Lockhart Explains Support for Monetary Policy Moves
Slowing economic growth and stubbornly high unemployment justified the Federal Open Market Committee's (FOMC) decision this month to enact further monetary policy accommodation in support of the nation's economic recovery, Federal Reserve Bank of Atlanta President Dennis Lockhart said in a speech on September 21.
"For me," Lockhart told the Atlanta Institute of Internal Auditors, "the policy question was what tools in combination have the greatest chance of producing real results in terms of faster growth and employment gains while preserving price stability."

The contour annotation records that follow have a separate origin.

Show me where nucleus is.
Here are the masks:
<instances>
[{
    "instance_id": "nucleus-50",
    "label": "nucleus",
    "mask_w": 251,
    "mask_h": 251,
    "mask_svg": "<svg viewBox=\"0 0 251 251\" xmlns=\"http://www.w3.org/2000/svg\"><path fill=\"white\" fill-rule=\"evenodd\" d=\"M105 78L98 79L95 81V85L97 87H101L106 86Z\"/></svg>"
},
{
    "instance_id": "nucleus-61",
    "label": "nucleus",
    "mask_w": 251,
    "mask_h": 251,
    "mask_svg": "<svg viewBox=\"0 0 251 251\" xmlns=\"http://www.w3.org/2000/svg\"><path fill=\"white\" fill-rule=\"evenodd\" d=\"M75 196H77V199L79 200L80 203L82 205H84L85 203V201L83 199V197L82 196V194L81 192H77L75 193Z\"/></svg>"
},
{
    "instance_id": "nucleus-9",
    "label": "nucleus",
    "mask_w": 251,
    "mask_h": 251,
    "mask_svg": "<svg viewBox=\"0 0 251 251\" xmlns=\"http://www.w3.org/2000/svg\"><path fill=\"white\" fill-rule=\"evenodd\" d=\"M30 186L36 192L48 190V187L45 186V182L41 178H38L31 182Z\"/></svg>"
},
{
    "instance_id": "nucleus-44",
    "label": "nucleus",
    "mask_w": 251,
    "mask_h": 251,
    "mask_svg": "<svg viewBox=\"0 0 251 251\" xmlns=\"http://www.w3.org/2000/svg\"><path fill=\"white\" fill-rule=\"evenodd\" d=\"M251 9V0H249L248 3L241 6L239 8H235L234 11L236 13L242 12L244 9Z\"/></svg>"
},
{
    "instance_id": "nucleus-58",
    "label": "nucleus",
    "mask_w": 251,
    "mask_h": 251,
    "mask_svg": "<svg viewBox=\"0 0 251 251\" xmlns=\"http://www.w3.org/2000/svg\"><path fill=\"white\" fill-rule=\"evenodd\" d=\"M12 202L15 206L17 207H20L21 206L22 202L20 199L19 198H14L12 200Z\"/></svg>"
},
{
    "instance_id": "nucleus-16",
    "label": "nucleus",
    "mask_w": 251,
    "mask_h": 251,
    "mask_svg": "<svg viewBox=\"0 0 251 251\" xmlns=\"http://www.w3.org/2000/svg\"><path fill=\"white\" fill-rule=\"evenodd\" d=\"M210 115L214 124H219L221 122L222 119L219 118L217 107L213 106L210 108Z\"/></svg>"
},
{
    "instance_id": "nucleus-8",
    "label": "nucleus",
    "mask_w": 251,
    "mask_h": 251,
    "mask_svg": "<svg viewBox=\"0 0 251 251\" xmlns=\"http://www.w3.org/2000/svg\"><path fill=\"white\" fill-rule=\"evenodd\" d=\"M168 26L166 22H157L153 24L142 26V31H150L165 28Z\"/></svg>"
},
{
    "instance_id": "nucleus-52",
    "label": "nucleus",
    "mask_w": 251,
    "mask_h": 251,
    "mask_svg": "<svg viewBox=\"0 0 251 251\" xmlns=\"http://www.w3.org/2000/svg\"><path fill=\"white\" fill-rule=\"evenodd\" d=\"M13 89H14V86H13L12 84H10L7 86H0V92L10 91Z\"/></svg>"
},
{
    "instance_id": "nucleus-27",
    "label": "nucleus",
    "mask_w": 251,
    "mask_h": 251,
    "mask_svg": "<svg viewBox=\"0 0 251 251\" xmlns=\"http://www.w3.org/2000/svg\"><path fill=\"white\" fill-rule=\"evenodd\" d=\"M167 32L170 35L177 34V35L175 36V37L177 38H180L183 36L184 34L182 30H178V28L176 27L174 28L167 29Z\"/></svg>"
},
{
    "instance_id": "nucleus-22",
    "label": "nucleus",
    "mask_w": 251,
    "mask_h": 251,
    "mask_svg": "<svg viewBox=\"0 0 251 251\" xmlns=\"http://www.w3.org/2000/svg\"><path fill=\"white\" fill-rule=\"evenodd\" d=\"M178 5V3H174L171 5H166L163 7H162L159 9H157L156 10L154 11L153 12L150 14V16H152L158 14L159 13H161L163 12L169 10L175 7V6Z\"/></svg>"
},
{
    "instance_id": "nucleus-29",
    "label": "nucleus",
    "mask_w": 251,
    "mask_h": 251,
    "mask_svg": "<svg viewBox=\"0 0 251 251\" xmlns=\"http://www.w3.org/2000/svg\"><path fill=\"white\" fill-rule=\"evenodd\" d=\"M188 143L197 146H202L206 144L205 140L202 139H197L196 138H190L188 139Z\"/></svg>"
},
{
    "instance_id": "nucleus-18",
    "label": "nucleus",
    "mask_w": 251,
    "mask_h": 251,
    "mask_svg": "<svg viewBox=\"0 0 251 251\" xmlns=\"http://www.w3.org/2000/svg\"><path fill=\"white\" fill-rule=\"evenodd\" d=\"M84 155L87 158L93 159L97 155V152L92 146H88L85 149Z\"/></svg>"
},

Fed using multiple approaches
The FOMC has indeed deployed a combination of tools. Lockhart reviewed the key elements of the FOMC accommodation announced September 13—highlighted by the decision to purchase $40 billion a month of agency mortgage-backed securities (MBS)—and put those in the context of the cumulative monetary measures the committee has deployed thus far.
Those measures include:
- The federal funds rate has been at a range of 0 percent to 0.25 percent since December 2008, and in a series of communications the FOMC has indicated the policy rate would likely stay that low at least through mid-2015.
- In the statement following the September 12–13 meeting, the committee reinforced the rate guidance by explaining that the low rate policy will likely remain even after the economy shows signs of reviving, provided the inflation outlook remains calm.
- The FOMC has expanded its balance sheet from about $900 billion at the end of 2007 to roughly $2.9 trillion. This increase resulted from emergency lending during the 2008 financial crisis—two rounds of large-scale asset purchases with a third initiated this month.
MBS purchases well-timed
This month's FOMC actions represent a "forceful attempt" to improve the economic outlook, Lockhart said. "I supported the package of policy measures because I believe together they will help," he explained. "The necessary natural healing from the large disruption of the financial crisis will certainly be supported, and likely accelerated, by the stance of policy with the new features introduced last week."
Lockhart said the MBS purchase program is timely in light of recent improvement in the housing market. The Fed securities purchases should keep downward pressure on mortgage rates and thus stimulate home buying, helping to raise home prices. Rising home prices should, in turn, contribute to consumer confidence.&
"An improving housing sector will help calm one headwind that has impeded a stronger recovery," Lockhart said.